> **EXCERPTED DATA**
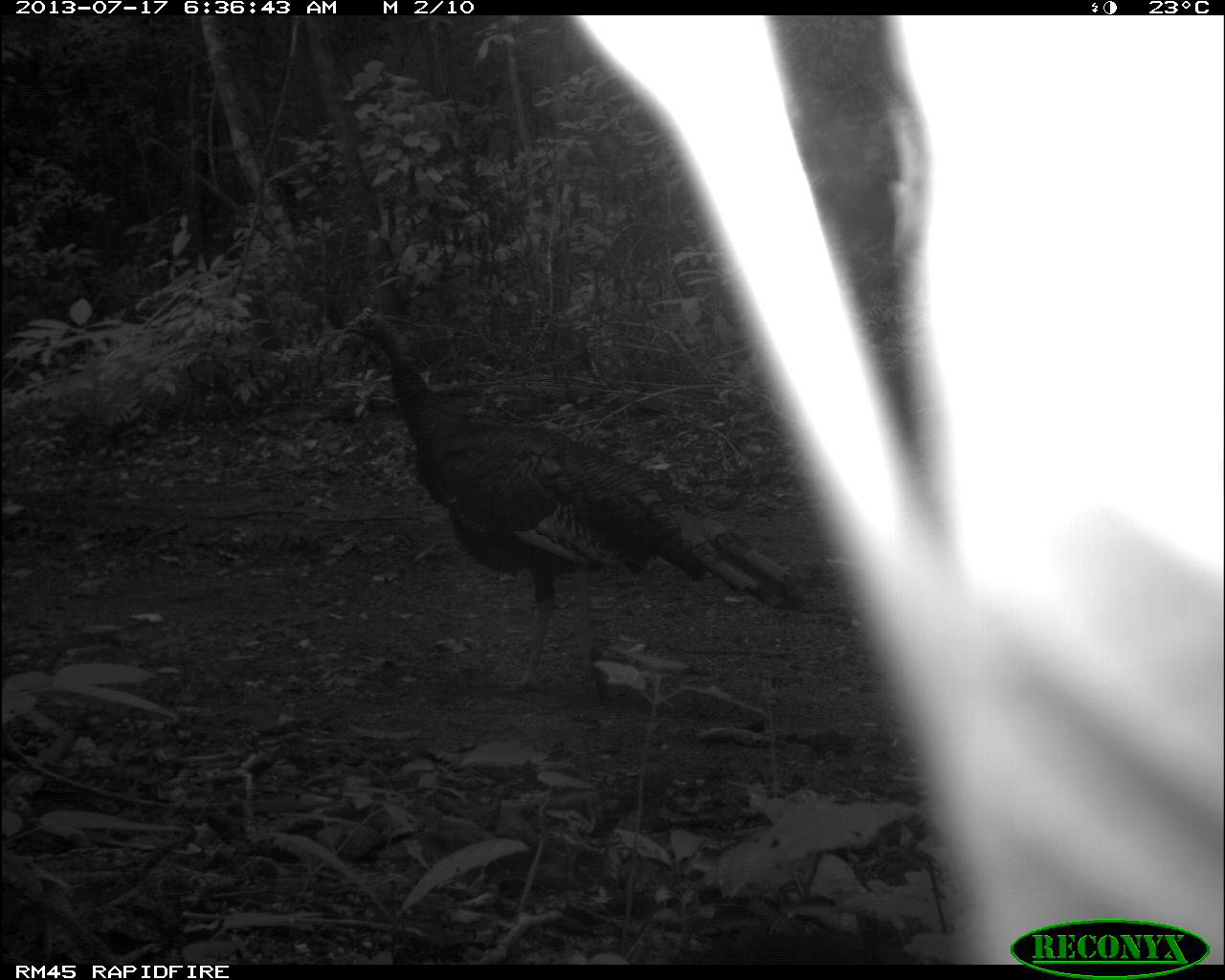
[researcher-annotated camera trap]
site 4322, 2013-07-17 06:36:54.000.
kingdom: Animalia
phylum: Chordata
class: Aves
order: Galliformes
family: Phasianidae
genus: Meleagris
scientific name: Meleagris ocellata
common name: ocellated turkey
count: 1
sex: male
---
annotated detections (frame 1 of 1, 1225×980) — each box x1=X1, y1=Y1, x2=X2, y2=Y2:
meleagris ocellata: x1=334, y1=306, x2=814, y2=693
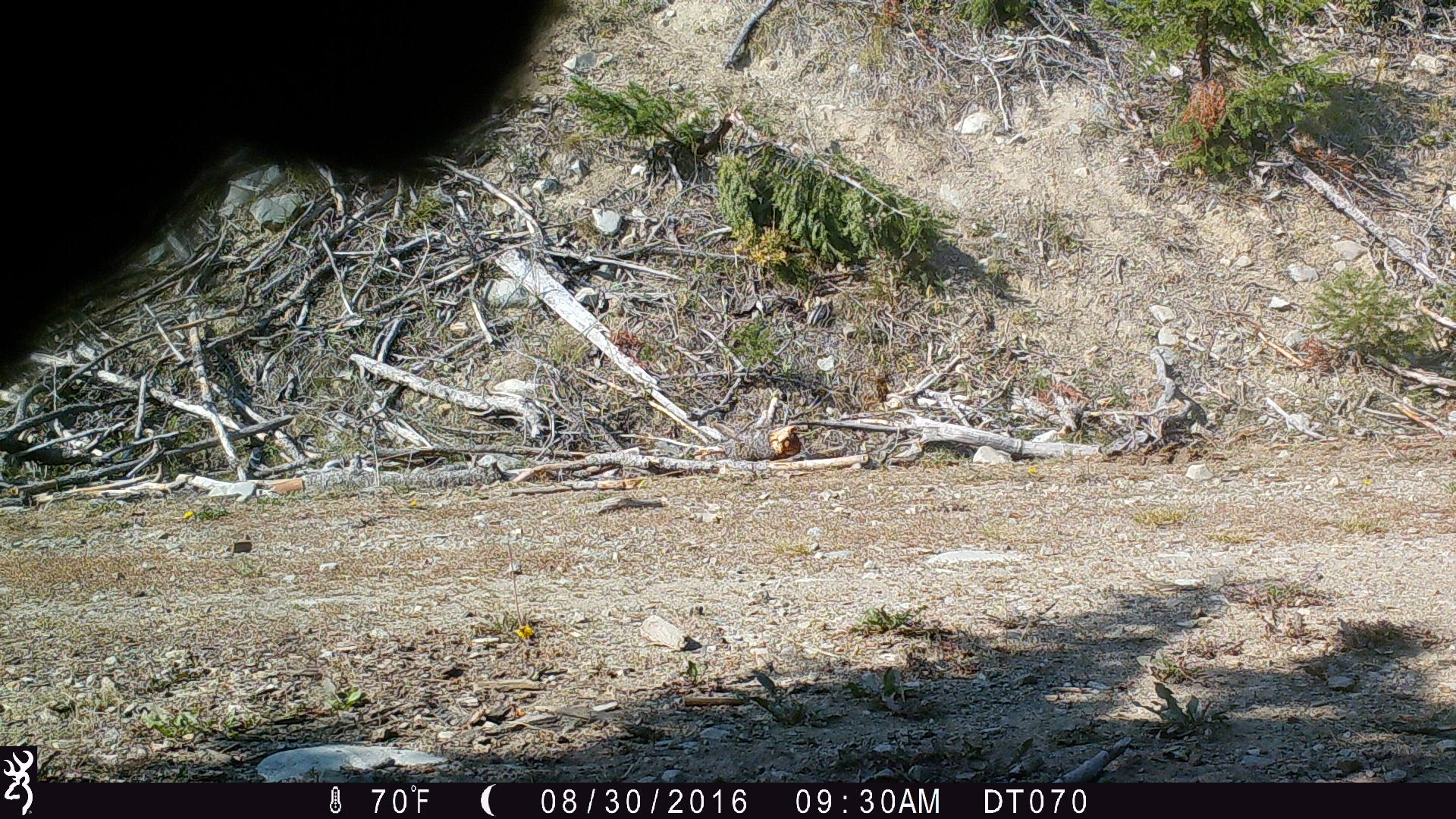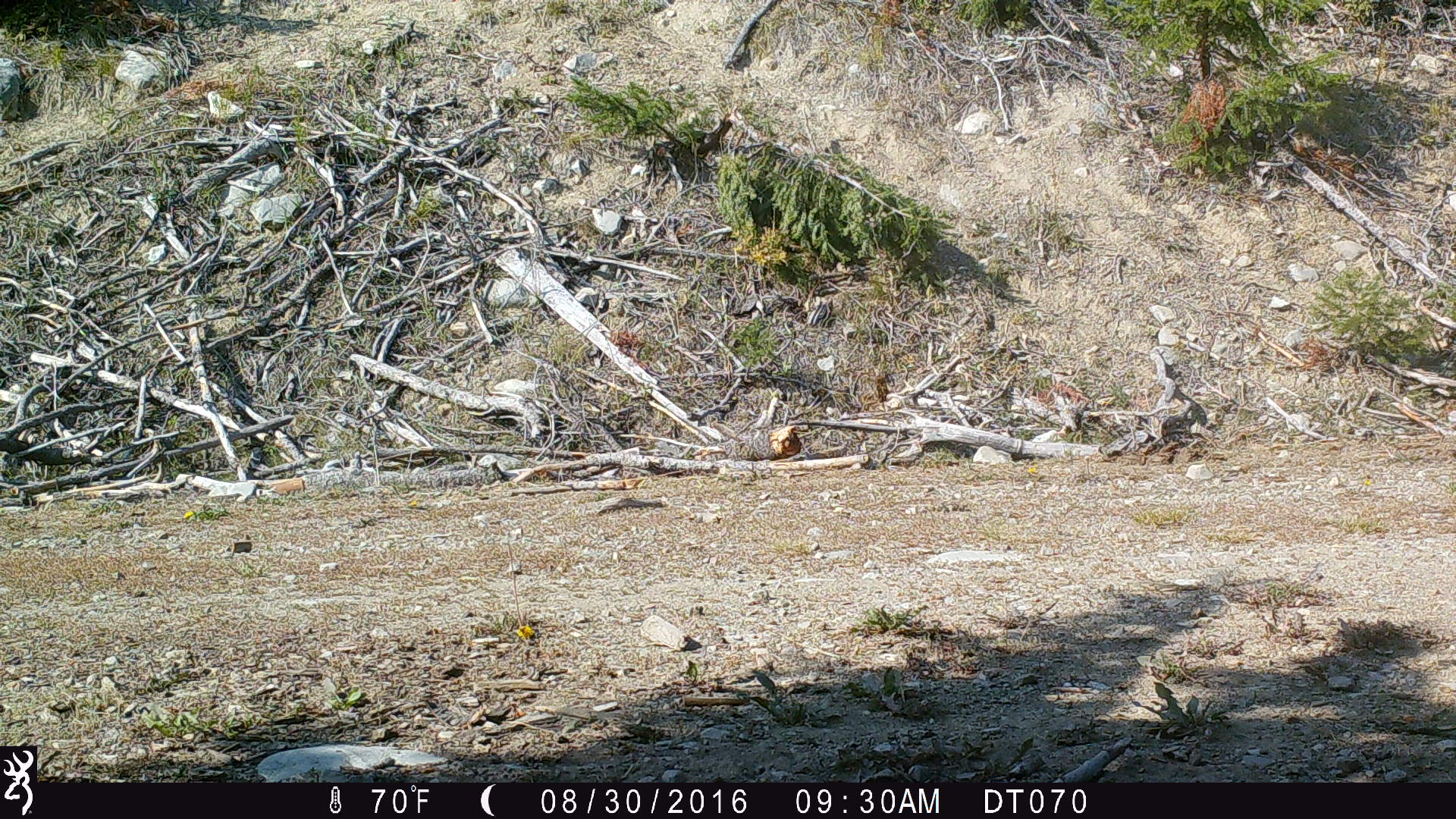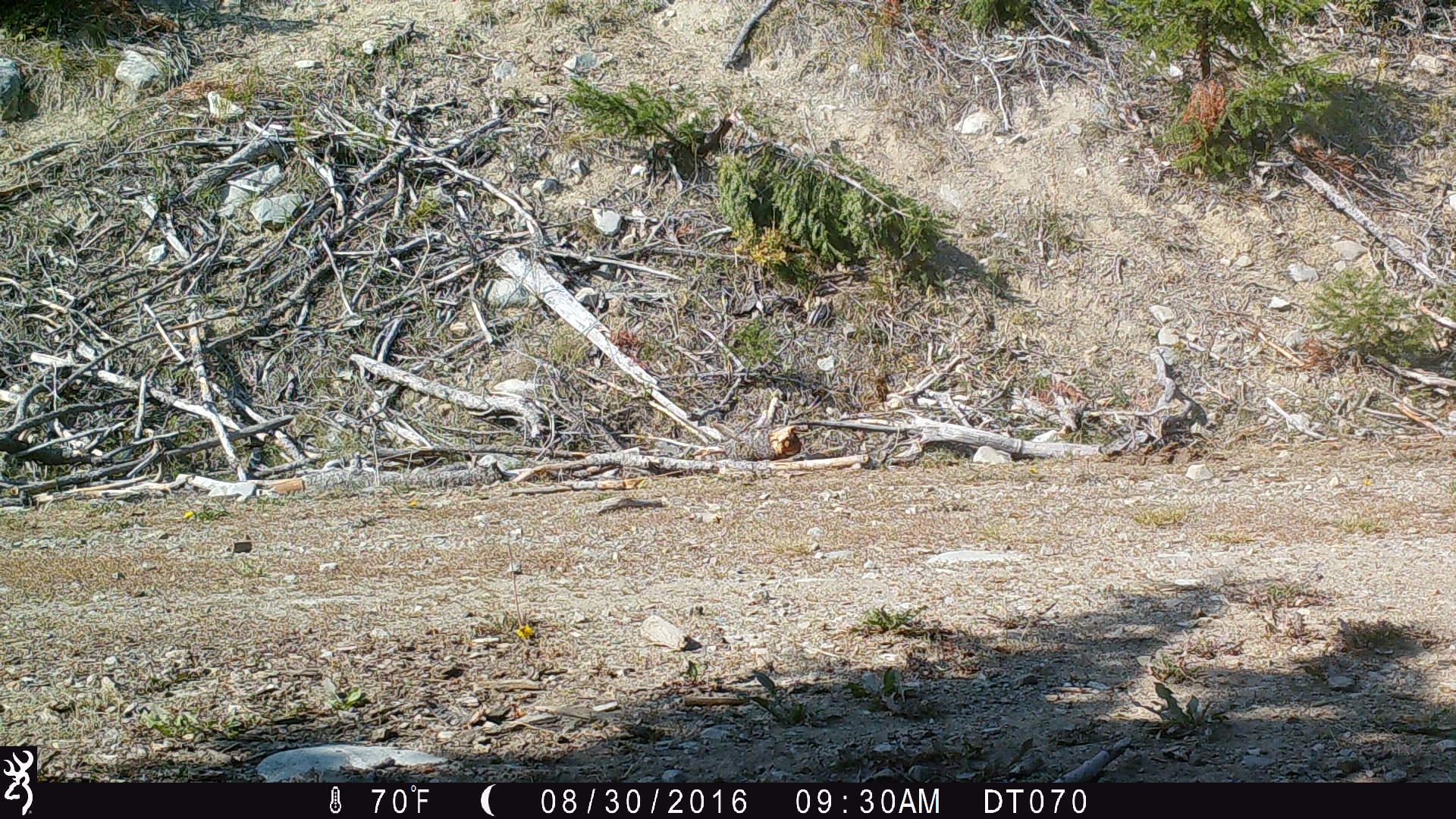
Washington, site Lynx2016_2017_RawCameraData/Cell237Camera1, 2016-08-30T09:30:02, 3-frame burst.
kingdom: Animalia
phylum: Chordata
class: Mammalia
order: Artiodactyla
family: Bovidae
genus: Bos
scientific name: Bos taurus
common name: domestic cattle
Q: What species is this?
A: Domestic cattle (Bos taurus).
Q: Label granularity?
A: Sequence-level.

> **TRY IT**
Nothing but the lines from the line containing "class: Aves" through the end of the records belongs in the answer, written out exactly, both ends included, without pictures.

> **WRITTEN SOLUTION**
class: Aves
order: Galliformes
family: Phasianidae
genus: Meleagris
scientific name: Meleagris ocellata
common name: ocellated turkey
count: 1
sex: male
---
annotated detections (frame 1 of 1, 1225×980) — each box x1=X1, y1=Y1, x2=X2, y2=Y2:
meleagris ocellata: x1=334, y1=306, x2=814, y2=693
Washington, site Lynx2016_2017_RawCameraData/Cell237Camera1, 2016-08-30T09:30:02, 3-frame burst.
kingdom: Animalia
phylum: Chordata
class: Mammalia
order: Artiodactyla
family: Bovidae
genus: Bos
scientific name: Bos taurus
common name: domestic cattle
Q: What species is this?
A: Domestic cattle (Bos taurus).
Q: Label granularity?
A: Sequence-level.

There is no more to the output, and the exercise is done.